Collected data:
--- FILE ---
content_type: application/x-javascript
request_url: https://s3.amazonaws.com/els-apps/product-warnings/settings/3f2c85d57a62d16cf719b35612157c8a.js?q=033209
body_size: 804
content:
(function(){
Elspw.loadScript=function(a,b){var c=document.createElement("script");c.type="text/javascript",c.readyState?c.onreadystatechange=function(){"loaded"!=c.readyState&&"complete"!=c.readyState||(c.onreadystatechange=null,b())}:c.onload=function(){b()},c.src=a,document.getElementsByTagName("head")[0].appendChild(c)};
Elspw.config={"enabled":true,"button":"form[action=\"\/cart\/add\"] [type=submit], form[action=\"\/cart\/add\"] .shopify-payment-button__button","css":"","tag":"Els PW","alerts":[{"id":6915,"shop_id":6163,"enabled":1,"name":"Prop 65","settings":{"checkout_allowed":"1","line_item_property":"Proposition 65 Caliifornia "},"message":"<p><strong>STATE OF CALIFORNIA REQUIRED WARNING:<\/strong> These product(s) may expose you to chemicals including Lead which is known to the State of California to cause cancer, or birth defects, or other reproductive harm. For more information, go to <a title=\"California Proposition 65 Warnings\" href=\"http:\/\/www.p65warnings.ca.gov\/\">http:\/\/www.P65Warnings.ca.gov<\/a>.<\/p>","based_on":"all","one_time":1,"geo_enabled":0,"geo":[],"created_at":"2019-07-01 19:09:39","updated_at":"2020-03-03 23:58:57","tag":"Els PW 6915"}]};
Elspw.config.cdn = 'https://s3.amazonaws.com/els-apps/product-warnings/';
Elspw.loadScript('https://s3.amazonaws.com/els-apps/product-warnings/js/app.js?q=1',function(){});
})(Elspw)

● Prompt
Return the records above verbatim, in their entirety.

● Result
--- FILE ---
content_type: application/x-javascript
request_url: https://s3.amazonaws.com/els-apps/product-warnings/settings/3f2c85d57a62d16cf719b35612157c8a.js?q=033209
body_size: 804
content:
(function(){
Elspw.loadScript=function(a,b){var c=document.createElement("script");c.type="text/javascript",c.readyState?c.onreadystatechange=function(){"loaded"!=c.readyState&&"complete"!=c.readyState||(c.onreadystatechange=null,b())}:c.onload=function(){b()},c.src=a,document.getElementsByTagName("head")[0].appendChild(c)};
Elspw.config={"enabled":true,"button":"form[action=\"\/cart\/add\"] [type=submit], form[action=\"\/cart\/add\"] .shopify-payment-button__button","css":"","tag":"Els PW","alerts":[{"id":6915,"shop_id":6163,"enabled":1,"name":"Prop 65","settings":{"checkout_allowed":"1","line_item_property":"Proposition 65 Caliifornia "},"message":"<p><strong>STATE OF CALIFORNIA REQUIRED WARNING:<\/strong> These product(s) may expose you to chemicals including Lead which is known to the State of California to cause cancer, or birth defects, or other reproductive harm. For more information, go to <a title=\"California Proposition 65 Warnings\" href=\"http:\/\/www.p65warnings.ca.gov\/\">http:\/\/www.P65Warnings.ca.gov<\/a>.<\/p>","based_on":"all","one_time":1,"geo_enabled":0,"geo":[],"created_at":"2019-07-01 19:09:39","updated_at":"2020-03-03 23:58:57","tag":"Els PW 6915"}]};
Elspw.config.cdn = 'https://s3.amazonaws.com/els-apps/product-warnings/';
Elspw.loadScript('https://s3.amazonaws.com/els-apps/product-warnings/js/app.js?q=1',function(){});
})(Elspw)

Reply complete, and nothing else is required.